Veterans arriving for a service to mark the 70th anniversary of the Battle of El Alamein, at Westminster Abbey, London.
Veterans arriving for a service to mark the 70th anniversary of the Battle of El Alamein, at Westminster Abbey, London. Photo: PA

Veterans of the Battle of El Alamein have described the deaths of 4,000 Allied troops, as they marked the 70th anniversary of their first major World War against the Germans under the command of General Montgomery.

An evensong service at Westminster Abbey in London commemorated the seven decades since the battle in North Africa, which was said to be the turning point for the Allies in the Second World War.
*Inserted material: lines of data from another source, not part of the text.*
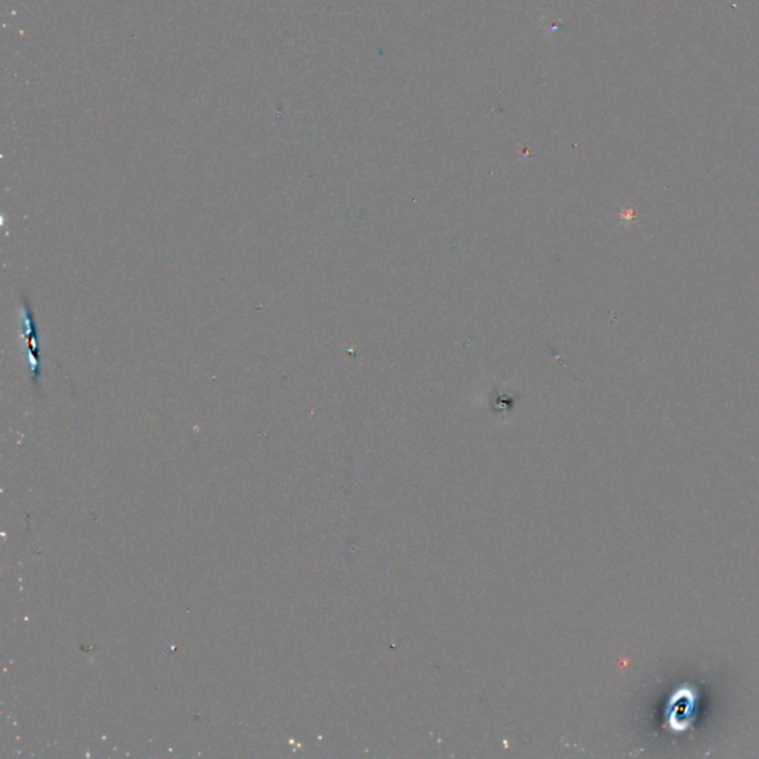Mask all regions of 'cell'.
<instances>
[{
	"label": "cell",
	"instance_id": "cell-1",
	"mask_svg": "<svg viewBox=\"0 0 759 759\" xmlns=\"http://www.w3.org/2000/svg\"><path fill=\"white\" fill-rule=\"evenodd\" d=\"M21 329H23V337H25V340H27L25 347H27V355H29V359H30L33 383L38 384L39 378H40V355H39L38 328H36V322H34L32 307L27 301L23 303Z\"/></svg>",
	"mask_w": 759,
	"mask_h": 759
}]
</instances>
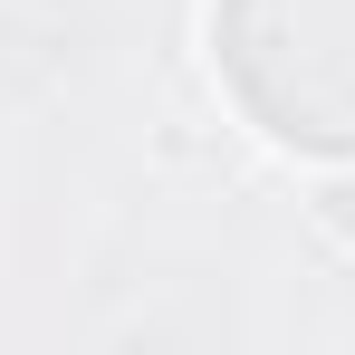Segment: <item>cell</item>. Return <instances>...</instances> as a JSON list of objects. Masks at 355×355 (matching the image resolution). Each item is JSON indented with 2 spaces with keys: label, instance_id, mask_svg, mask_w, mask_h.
Wrapping results in <instances>:
<instances>
[{
  "label": "cell",
  "instance_id": "1",
  "mask_svg": "<svg viewBox=\"0 0 355 355\" xmlns=\"http://www.w3.org/2000/svg\"><path fill=\"white\" fill-rule=\"evenodd\" d=\"M211 58L269 144L355 164V0H211Z\"/></svg>",
  "mask_w": 355,
  "mask_h": 355
}]
</instances>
About 40 British and Australian veterans, many of whom are now in their 90s and families of the fallen, were part of a 500-strong congregation to remember those who fought in the 14-day battle.

Watch this report from Lee Comley.

Major Freddie Salinger, 94, who served with the Royal Artillery Medium Regiment, was attacked by a dive bomb in which four men from his troop died. Speaking before the memorial service, Major Salinger said:

I think of them now with great sadness that they were cut off in their prime in their mid 20s.
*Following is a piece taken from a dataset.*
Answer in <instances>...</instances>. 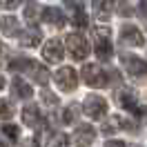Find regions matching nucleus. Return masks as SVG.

It was not until about the 9th day (of battle) ... in the morning, the sun was shining, I looked up and saw some Stuka dive bombers. I didn't realise it but they were for us. I found out we had lost four, including a sergeant.

Veterans arriving for a service to mark the 70th anniversary of the Battle of El Alamein, at Westminster Abbey, London.
Veterans arriving for a service to mark the 70th anniversary of the Battle of El Alamein, at Westminster Abbey, London. Credit: PA

Major Frederick Hunn, who is 93 tomorrow on October 28, fought in the Battle of El Alamein with the Duchess of Cornwall's father, Major Bruce Shand, in the 12th Royal Lancers.

He talked about the retaliation ordered by Gen Montgomery on October 23 when nearly 1,000 guns pointed at the German positions were fired at once.

I'd been used to battle because I'd served at Dunkirk but I remember on the 23rd, at 9.40pm, every gun opened up.

The sky was bright from the guns. We were a mile away but could still hear the tremendous amount of noise.

I'd seen plenty of barrages but I'd never seen one like this before.

If they're great friends, as most of them in my regiment were ... when they are killed beside you, and you're a young chap at only 22, it's sad when you lose such young people.

– Major Frederick Hunn
Veterans arriving for a service to mark the 70th anniversary of the Battle of El Alamein, at Westminster Abbey, London.
Veterans arriving for a service to mark the 70th anniversary of the Battle of El Alamein, at Westminster Abbey, London. Credit: PA

Under the leadership of General Montgomery, nearly 200,000 British, Australian, New Zealand, South African, British Indian, Free French and Greek Forces defeated the Axis powers.

At the time of the battle, which started on October 23, 1942 and ended on November 4, the Allies were fighting to keep their crucial supply lines open from the Mediterranean to the East.

German Field Marshal Erwin Rommel had inflicted heavy defeats on Allied forces in Africa forcing them back to the village of El Alamein, about 60 miles west of Alexandria.

Eventually on October 23 General Montgomery ordered the retaliation with almost 900 guns levelled at the German positions to be discharged at once.

While previously the Suez Canal was threatened, and with it Allied access to the rich oilfields of the Middle East, now the Allies were able to press their advantage and eventually push the Germans and Italians from Africa.

Recalling the importance of the Allied victory at the Battle of El Alamein, which began on October 23, 1942 and ended on November 4, Sir Winston Churchill said:

Before Alamein we never had a victory. After Alamein we never had a defeat.